Do not lead parents to believe their parental rights are restricted

If a parent is given the impression that s/he has “no choice in the matter”, parental responsibility will not have been effectively delegated. The use of section 20 accommodation would not be lawful.

Ask what type of section 20 case you are dealing with

Many section 20 cases fall into one of two categories. One type involves a background of a child’s removal from parents. The other is where a local authority is “stepping into the breach when a parent is not looking after the child”. The Williams case was of the first type because the local authority became involved after the children had been removed from their parents by police in the exercise of their emergency powers of police protection.

“The active consent or delegation of a parent who is not in fact looking after or offering to look after the child is not required” (i.e. the second type of case). This is because, under section 20(7), parental objection on its own is not sufficient to disapply the section 20(1) duty to accommodate. The parent must also be “willing and able to provide accommodation or arrange for someone else to provide accommodation”.

If parents ask a local authority to accommodate their child, often seen in the second type of case, that amounts to a delegation of parental responsibility if accommodation is provided under section 20. But “once again, as a matter of good practice, parents should be given clear information about their rights and the local authority’s responsibilities”.

Remind yourself that not all objections are effective for section 20 purposes

Remember that a parental objection, on its own, does not count for section 20(7) purposes. As well as objecting, the parent must also be willing to provide accommodation (or arrange for someone else to do so).

Also note that, for the purposes of section 20(7)  (parental objection), the suitability of any accommodation that a parent is willing and able to provide is not relevant. This is because other parts of the Children Act 1989 are designed to deal with parenting that gives risk to a risk of significant harm to a child: “If the local authority consider the proposed arrangements, not merely unsuitable, but likely to cause the child significant harm, they should apply for an emergency protection order”.

INSTRUCTION:
Please write the next part of the guidance on section 20 accommodation, starting right after its final sentence. The data after this point is separate material with no tie to the text above.

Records
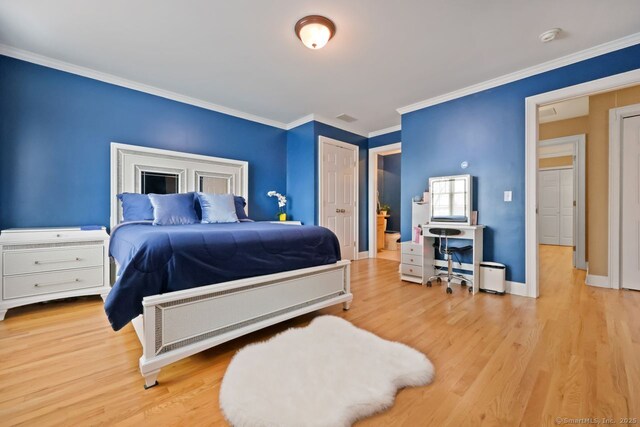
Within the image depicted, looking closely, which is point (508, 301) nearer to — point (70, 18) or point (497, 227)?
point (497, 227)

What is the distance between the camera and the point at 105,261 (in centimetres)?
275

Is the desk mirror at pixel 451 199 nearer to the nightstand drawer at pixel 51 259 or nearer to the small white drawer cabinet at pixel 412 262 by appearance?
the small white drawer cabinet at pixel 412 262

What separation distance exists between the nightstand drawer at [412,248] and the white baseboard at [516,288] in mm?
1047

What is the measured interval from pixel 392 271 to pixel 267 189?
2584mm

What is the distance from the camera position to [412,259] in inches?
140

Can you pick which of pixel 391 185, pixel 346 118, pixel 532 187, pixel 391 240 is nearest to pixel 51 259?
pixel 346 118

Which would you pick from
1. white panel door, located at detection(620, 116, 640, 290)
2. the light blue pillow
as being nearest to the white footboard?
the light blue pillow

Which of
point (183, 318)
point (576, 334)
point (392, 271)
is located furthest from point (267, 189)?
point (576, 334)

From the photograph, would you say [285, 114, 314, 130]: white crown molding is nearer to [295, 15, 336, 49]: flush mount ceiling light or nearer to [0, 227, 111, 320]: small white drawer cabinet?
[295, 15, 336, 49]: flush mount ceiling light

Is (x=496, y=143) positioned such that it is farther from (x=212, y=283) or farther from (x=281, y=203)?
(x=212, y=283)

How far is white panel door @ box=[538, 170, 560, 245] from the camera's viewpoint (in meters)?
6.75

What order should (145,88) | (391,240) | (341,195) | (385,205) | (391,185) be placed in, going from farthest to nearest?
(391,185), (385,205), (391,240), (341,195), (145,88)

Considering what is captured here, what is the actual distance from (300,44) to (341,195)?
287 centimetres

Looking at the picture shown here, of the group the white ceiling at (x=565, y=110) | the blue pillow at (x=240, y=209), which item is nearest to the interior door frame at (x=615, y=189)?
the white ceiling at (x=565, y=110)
---
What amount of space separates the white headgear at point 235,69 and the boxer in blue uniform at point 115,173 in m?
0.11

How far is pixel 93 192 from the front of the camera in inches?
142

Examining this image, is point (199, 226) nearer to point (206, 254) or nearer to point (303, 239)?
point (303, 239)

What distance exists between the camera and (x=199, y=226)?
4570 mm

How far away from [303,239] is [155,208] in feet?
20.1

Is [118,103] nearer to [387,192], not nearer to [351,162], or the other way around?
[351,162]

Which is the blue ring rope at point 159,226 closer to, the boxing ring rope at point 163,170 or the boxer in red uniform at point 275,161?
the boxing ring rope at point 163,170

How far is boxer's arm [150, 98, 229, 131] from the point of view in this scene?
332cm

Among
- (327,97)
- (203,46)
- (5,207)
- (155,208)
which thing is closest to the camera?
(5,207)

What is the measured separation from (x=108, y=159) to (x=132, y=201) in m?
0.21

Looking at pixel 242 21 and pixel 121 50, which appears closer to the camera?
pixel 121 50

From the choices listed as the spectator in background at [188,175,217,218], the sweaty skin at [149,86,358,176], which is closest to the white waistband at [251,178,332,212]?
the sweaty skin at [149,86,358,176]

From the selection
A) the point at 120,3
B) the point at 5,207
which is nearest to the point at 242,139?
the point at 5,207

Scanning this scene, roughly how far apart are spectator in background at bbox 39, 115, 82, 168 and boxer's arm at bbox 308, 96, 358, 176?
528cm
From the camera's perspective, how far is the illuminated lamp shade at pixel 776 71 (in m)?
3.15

RESPONSE TO THE EXERCISE:
Remember that there are very few restrictions on a parent’s right to remove

“There is no need to give notice, in writing or otherwise” before a parent exercises the right to remove a child from section 20 accommodation. However, the parental right is subject to “the right of anyone to take necessary steps to protect a person, including a child, from being physically harmed by another: for example, if a parent turned up drunk demanding to drive the child home”. In such circumstances “the people caring for the child would have the power (under section 3(5) of the 1989 act) to do what is reasonable in all the circumstances for the purpose of safeguarding or promoting the child’s welfare”;

If a parent unequivocally requires the return of a child, the local authority “must either return the child… or obtain the power to continue to look after the child, either by way of police protection or an emergency protection order” but only “if there is reasonable cause to believe that the child will otherwise suffer significant harm”.

Be wary of allowing section 20 placements to extend for long periods, and do not use as a replacement for care proceedings

Section 20  imposes no limit on the duration of accommodation. However, a local authority’s general duties towards a looked after child, such as the duty to safeguard and promote a child’s welfare, need to be taken into account in deciding for how long a child is to be accommodated under section 20.

“Section 20 must not be used in a coercive way: if the state is to intervene compulsorily in family life, it must seek legal authority to do so”. In particular, section 20 accommodation should not be relied on to avoid or bringing care proceedings, as happened in Re W [2014] EWCA Civ 1065 where a local authority assumed that a section 20 agreement allowed them to control a mother (keeping the children living with their paternal grandmother) without bringing care proceedings.

Why the Supreme Court dismissed the appeal

Applying the above general principles, the court dismissed the Williams’ appeal for the following reasons:

  • This was a not a case where a local authority used its section 20 functions to take charge of the care of children. It became involved because the children were taken into police protection. Therefore, the focus was on whether the parents had objected to their children’s accommodation in accordance with section 20(7) rather than whether there had been a truly voluntary delegation of parental responsibility.
  • When the children left police protection on 8 July, their parents were clearly prevented from providing them with suitable accommodation. Therefore, the local authority were required to secure accommodation for the children under section 20(1) unless there was a parental objection given in accordance with section 20(7) or a parent sought to remove the children under the section 20(8).
  • The facts of what happened when the parents visited local authority offices on 9 July were unclear. However, the court decided there was insufficient evidence to conclude that the parents, at that time, made an unequivocal request for return of the children.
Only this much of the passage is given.